I am the first CTO for Le-Vel, so this afforded me a unique situation where I was able to actually build the team from the ground up.  There was no other technology team in place. That was a very exciting opportunity for me to rethink how IT can be more effective, more efficient, leaner, and execute faster than traditional IT shops.   

The number one skill, in my opinion, is integrity. It’s the foundation on which everything is built, so if you lack integrity you can’t, as a leader, build a team that has morals or practices good ethics. 

Be very personable and likable.  Nobody likes somebody who’s humdrum.  They want to see people who are excited and engaged to be there.

I had a bunch of really major product releases that were going off, but at the same time I had three different team members who had pretty severe tragedies in their families.  So as a leader you have to weather the transition and allow the company to be successful even when you have things that might be burdening.

If you have a bad attitude in any job, you’ve essentially doomed not only your own career to failure, but your entire team’s motivation and willingness to succeed on your behalf.

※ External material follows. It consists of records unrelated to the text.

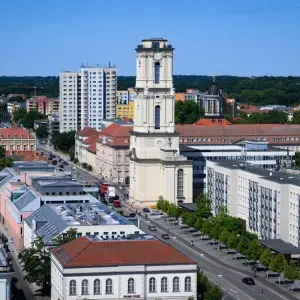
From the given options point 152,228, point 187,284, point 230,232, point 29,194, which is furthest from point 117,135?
point 187,284

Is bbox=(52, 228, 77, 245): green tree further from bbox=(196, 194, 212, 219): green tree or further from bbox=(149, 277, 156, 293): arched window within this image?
bbox=(196, 194, 212, 219): green tree

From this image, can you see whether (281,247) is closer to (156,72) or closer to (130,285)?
(130,285)

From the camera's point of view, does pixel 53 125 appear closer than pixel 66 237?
No

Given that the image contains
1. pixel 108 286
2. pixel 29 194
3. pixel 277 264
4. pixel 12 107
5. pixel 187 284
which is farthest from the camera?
pixel 12 107

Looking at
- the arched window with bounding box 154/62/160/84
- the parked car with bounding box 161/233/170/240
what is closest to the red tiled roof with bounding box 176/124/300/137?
the arched window with bounding box 154/62/160/84

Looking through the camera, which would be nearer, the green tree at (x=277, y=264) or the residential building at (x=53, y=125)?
the green tree at (x=277, y=264)

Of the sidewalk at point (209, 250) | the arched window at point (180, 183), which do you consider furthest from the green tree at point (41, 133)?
the sidewalk at point (209, 250)

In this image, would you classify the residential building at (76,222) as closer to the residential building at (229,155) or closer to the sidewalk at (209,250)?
the sidewalk at (209,250)

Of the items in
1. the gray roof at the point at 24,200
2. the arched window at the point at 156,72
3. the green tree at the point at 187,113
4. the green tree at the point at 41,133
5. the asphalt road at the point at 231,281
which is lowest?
the asphalt road at the point at 231,281

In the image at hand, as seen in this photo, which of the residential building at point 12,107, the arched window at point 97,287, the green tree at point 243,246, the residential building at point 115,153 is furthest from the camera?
the residential building at point 12,107
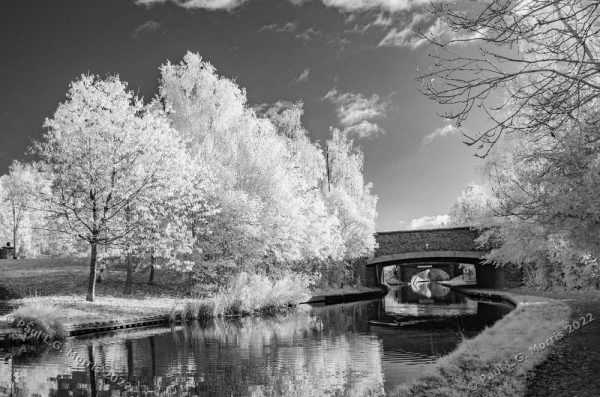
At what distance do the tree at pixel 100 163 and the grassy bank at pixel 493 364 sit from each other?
14621 millimetres

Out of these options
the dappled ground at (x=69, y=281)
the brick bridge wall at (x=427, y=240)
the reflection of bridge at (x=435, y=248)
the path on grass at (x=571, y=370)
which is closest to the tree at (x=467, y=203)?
the reflection of bridge at (x=435, y=248)

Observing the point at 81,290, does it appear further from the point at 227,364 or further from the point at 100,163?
the point at 227,364

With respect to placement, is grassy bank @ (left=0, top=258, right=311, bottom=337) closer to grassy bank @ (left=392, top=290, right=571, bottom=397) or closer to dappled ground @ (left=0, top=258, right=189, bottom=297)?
dappled ground @ (left=0, top=258, right=189, bottom=297)

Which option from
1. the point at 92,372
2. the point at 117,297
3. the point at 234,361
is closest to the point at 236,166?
the point at 117,297

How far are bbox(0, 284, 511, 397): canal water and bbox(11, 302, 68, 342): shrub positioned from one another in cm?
67

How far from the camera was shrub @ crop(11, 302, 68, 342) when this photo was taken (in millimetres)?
14836

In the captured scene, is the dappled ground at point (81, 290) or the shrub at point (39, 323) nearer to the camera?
the shrub at point (39, 323)

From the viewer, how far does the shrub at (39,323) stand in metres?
14.8

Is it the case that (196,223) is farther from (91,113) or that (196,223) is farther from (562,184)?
(562,184)

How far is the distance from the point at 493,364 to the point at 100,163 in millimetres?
16781

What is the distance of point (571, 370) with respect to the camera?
8820mm

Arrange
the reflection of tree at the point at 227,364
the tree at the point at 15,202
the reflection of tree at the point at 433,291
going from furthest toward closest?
the reflection of tree at the point at 433,291, the tree at the point at 15,202, the reflection of tree at the point at 227,364

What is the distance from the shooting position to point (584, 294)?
24.9 metres

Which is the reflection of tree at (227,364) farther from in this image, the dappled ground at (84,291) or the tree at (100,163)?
the tree at (100,163)
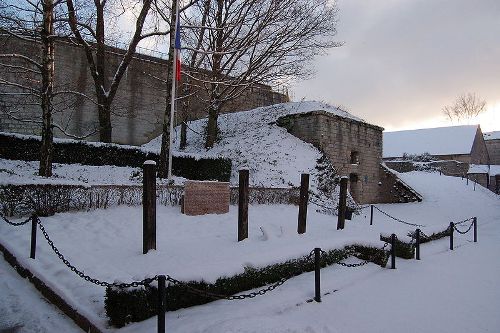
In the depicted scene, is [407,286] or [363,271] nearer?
[407,286]

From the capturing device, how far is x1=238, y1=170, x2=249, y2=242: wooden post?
744 cm

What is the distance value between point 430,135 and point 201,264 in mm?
47621

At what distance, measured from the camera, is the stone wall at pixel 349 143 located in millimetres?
19156

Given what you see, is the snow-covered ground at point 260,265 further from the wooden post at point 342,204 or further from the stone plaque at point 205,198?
the wooden post at point 342,204

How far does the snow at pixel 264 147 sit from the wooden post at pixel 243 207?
6.73 m

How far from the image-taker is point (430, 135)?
45500mm

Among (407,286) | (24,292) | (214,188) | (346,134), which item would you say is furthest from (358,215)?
(24,292)

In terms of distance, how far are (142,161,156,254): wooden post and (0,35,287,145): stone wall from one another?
14225 mm

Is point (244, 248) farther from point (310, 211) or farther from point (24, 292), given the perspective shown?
point (310, 211)

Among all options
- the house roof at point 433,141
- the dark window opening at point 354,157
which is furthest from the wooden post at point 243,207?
the house roof at point 433,141

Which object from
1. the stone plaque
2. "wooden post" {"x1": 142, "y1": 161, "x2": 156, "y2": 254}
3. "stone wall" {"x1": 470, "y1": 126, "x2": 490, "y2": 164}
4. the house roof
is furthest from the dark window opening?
"stone wall" {"x1": 470, "y1": 126, "x2": 490, "y2": 164}

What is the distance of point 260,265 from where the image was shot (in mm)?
5703

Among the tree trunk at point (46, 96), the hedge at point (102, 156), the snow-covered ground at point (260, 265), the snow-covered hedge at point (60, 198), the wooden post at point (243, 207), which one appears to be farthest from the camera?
the hedge at point (102, 156)

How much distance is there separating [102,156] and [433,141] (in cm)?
4169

You have to be able to get people to be motivated, to yearn for those distant shores, so collectively we as a team can build a boat to get there. Whether that’s a new technology, an engineering feat that’s in front of you, or simply a new… way of interacting with your customer.  You never know what that technological thing is or what that distant shore needs to be for your team, but inspiring them to do that is a critical path in everything that you do.

Embrace your team projects, especially while you’re in class. I think that’s a great way for you to learn – even if you don’t like the other kids or adults that you’re working with. It’s a great way for you to build those soft skills.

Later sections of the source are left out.